Every day, the American bull market looks more and more like the dot-com bubble of the late 1990s. Except when it comes to valuations.

The Standard & Poor’s 500 Index (SPX) jumped above 2,000 today and the Nasdaq Composite Index is within 10 percent of a record reached in March 2000, a time when Pets.com Inc. was worth more than $150 million. Investors have seen annualized returns of 24.5 percent since March 2009, compared with 27.1 percent over an equal amount of days ending March 24, 2000, the peak of the Internet rally, according to data compiled by Bloomberg.

Stocks are catching up to the pace of more than a decade ago amid record profits, near-zero interest rates and economic growth that’s expected to accelerate. While the dot-com bubble peaked with the S&P 500 trading at close to 30 times annual earnings of its companies, the valuation is about 19 times now, data from S&P Dow Jones Indices show.

“We’re on the expensive side of fair value, but certainly not in the bubble place they were in the 2000 period or in a place that concerns us,” Ed Hyland, an Atlanta-based global investment specialist at JPMorgan Chase Private Bank, said in a phone interview. The firm oversees about $1 trillion. “There is potential for the market to go higher.”

Durable Goods

The S&P 500 rallied 0.3 percent to 2,004.16 as of 10:57 a.m. in New York after a report showed the biggest ever jump in durable-goods orders and consumer confidence unexpectedly increased. The Chicago Board Options Exchange Volatility Index, known as the VIX, added 0.9 percent to 11.81.
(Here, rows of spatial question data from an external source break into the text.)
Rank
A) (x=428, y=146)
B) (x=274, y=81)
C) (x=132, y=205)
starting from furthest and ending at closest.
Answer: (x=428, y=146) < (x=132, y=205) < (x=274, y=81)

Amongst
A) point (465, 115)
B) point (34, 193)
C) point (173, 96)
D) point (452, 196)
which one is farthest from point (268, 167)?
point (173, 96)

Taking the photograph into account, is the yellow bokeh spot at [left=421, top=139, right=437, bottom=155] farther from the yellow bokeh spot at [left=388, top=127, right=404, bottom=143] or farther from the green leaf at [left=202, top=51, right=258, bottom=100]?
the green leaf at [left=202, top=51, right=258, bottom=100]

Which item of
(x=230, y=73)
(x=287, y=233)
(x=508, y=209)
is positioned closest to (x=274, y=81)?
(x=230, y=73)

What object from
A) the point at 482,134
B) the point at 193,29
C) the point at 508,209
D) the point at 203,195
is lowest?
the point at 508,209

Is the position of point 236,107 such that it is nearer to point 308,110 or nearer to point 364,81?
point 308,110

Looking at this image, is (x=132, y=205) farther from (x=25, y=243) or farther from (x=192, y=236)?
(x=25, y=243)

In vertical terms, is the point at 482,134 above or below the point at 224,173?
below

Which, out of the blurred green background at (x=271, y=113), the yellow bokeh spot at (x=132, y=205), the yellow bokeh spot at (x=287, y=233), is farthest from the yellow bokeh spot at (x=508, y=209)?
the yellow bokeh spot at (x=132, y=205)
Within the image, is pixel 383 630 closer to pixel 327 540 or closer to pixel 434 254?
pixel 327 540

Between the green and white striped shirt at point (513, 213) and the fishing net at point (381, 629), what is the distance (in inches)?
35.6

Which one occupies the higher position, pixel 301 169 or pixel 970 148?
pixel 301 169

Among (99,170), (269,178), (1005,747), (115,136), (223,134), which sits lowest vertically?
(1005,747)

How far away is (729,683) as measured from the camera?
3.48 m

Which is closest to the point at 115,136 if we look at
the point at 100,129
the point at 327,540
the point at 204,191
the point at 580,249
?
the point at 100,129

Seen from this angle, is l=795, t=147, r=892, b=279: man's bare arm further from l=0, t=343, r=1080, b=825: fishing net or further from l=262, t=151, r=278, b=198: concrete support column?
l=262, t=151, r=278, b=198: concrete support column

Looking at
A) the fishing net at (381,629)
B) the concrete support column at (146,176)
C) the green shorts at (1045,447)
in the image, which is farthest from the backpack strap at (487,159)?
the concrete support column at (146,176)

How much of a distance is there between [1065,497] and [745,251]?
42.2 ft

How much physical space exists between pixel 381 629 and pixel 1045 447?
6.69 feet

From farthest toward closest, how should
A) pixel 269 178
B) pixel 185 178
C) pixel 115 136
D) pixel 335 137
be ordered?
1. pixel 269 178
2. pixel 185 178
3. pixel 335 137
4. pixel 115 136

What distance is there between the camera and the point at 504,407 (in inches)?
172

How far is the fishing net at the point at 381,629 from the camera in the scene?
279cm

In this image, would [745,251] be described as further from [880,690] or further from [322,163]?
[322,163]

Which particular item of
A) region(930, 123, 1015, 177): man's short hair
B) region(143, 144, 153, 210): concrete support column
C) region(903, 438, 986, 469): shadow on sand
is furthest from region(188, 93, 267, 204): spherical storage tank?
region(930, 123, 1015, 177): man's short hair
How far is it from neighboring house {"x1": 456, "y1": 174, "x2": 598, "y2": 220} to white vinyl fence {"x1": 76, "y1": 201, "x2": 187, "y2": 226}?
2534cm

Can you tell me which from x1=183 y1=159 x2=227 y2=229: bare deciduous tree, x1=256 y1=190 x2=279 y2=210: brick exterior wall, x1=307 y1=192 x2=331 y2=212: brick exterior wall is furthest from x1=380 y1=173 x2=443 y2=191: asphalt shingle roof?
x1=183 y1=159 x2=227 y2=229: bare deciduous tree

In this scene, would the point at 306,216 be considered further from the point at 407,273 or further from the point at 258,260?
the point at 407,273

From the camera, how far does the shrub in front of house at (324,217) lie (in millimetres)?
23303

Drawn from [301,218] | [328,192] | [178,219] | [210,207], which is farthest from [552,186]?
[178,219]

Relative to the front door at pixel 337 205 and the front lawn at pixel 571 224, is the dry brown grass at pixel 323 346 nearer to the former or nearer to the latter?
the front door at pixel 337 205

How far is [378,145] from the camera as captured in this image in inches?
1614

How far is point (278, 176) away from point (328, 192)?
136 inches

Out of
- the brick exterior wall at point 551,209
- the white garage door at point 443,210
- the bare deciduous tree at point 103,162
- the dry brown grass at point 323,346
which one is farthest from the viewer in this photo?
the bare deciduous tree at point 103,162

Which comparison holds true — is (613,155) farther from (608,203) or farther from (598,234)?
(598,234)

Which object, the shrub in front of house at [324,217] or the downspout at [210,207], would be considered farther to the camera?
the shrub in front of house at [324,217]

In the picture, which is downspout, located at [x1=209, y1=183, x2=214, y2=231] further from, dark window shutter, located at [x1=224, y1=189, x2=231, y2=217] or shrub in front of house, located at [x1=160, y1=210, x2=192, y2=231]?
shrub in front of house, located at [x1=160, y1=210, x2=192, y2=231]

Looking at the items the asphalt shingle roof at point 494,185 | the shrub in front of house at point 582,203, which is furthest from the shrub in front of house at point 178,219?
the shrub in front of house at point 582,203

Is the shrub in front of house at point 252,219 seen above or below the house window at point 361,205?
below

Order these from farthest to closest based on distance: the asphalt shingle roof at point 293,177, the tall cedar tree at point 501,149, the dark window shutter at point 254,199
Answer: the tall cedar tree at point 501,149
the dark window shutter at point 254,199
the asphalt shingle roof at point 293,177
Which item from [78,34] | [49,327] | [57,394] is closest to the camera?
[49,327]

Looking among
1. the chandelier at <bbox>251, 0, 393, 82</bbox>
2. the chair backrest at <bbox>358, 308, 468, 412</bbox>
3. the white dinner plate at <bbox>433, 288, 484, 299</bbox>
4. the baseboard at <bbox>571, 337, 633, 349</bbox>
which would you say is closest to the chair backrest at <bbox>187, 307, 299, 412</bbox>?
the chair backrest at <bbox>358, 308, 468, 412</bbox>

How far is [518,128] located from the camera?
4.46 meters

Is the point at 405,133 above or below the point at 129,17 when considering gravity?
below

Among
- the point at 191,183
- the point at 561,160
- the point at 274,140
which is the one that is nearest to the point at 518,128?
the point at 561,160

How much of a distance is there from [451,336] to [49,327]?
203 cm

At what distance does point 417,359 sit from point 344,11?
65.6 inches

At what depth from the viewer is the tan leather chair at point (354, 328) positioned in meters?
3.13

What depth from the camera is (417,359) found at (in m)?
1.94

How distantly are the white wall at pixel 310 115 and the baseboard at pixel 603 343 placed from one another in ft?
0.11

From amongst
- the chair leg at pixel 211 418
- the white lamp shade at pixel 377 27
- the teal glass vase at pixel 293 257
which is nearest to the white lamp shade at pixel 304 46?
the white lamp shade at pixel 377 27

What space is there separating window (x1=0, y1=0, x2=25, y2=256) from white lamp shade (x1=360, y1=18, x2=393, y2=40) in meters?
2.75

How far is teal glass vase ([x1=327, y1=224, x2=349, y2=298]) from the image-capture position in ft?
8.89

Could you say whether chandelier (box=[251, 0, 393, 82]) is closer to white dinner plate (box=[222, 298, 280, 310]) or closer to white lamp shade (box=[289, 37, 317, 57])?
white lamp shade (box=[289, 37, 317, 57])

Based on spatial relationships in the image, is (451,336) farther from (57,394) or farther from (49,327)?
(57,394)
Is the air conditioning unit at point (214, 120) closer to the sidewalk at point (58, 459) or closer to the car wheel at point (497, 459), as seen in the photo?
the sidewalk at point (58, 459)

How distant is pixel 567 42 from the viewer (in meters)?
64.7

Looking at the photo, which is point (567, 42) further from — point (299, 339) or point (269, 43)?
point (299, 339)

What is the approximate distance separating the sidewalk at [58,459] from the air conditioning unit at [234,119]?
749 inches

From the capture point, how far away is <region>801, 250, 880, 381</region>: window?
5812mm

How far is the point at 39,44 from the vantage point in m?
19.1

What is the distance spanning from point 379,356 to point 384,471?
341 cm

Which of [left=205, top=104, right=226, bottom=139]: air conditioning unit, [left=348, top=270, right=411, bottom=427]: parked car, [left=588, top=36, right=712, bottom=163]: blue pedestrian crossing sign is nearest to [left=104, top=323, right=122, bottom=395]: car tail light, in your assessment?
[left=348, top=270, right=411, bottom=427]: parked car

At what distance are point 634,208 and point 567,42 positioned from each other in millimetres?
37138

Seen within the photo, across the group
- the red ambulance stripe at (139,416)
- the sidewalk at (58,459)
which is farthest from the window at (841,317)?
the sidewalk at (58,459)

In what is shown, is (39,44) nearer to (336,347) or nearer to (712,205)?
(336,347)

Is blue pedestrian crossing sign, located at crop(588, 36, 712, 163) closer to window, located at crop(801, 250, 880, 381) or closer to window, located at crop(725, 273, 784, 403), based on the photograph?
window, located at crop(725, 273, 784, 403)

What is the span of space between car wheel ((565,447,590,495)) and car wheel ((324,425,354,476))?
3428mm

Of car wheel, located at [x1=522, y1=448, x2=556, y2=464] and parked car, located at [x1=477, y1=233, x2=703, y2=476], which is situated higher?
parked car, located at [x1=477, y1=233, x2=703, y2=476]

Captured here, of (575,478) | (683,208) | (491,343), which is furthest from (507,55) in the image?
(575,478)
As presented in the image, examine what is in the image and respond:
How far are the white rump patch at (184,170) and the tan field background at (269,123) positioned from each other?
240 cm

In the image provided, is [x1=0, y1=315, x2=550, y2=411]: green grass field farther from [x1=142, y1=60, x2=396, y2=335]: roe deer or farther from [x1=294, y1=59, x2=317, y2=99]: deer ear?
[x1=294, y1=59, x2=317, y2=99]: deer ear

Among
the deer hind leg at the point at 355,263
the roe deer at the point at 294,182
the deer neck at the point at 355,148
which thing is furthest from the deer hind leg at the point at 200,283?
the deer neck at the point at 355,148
Five years of gains have driven the S&P 500 up 195 percent, compared with a 236 percent advance over the comparable period ended in March 2000. With the Federal Reserve calling valuations in smaller biotechnology and social-media companies “stretched” and mega-deals resurfacing, concern that prices are too high is growing.

Over the past three years, investors have seen a flood of technology and Internet companies go public, including King Digital Entertainment Plc, Yelp Inc. and Twitter Inc. Alibaba Group Holding Ltd., the Chinese e-commerce company, is working on an initial public offering that may be the biggest in U.S. history.

The dot-com bubble was marked by unprofitable Internet companies selling shares for the first time, such as Pets.com, which had a sock puppet mascot and raised $82.5 million in February 2000. The company has since gone out of business.